Senior Alternatives

Care Management and Home Care Services
Combating Loneliness Among Seniors

March 28, 2019

By now the evidence is abundant. Social connections or lack thereof significantly affect the health and well being of an individual. While technology seems to be a perfect way to stay connected, 1/3 of all Americans still report feeling lonely. The groups most affected are those under 25 and those over 65. A study at Harvard University followed hundreds of people for 75 years and loneliness was the single greatest single predictor of physical health, longevity, and quality of life.
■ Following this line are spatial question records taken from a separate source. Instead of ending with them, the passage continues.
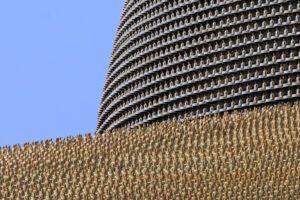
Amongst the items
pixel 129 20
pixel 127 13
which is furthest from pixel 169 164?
pixel 127 13

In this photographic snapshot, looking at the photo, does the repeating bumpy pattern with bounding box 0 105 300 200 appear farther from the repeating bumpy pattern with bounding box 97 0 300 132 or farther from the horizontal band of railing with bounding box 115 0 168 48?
the horizontal band of railing with bounding box 115 0 168 48

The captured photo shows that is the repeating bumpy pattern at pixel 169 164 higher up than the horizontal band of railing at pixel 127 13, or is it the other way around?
the horizontal band of railing at pixel 127 13

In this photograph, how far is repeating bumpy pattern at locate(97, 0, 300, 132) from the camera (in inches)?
1676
Addressing loneliness is not just about human contact. You cannot pull a “one-size fits all” solution for older adults off the shelf. It doesn’t work. Instead, you need to identify the root causes for loneliness and develop individual strategies based on needs, and then handle the obstacles that get in the way.

Social connections and staying actively involved are two key strategies for healthy aging. Encouraging and supporting meaningful social connections through activities such as volunteerism, religious affiliations, and home visiting programs are a few examples of ways to avoid social isolation.

It takes a village to find answers, and given the epidemic of loneliness we are facing, the medical community must jump in. This is a nationwide problem and needs to be addressed as such. Physicians, nurses and other clinicians need to see loneliness as a treatable condition. Screening for loneliness during medical appointments needs to become part of every patient visit. There are degrees of loneliness, but they have similar outcomes. Heart disease, dementia, immune disorders, functional impairments, all ending in premature death.

We must all be part of the solution and we need to be active village participants. Reach out to local volunteer agencies, schools, senior communities-any place there is an opportunity to make a difference. After all, we are stronger when we work together.

Resources:
National Poll on Healthy Aging, March 2019
Togetherness Program-CareMore Health Systems
Scientific American: To Combat loneliness and promote social health by Kelsey Killam 1/23/2018
Kaiser Permanente North West

A study at Harvard University followed hundreds of people for 75 years and loneliness was the single greatest single predictor of physical health, longevity, and quality of life.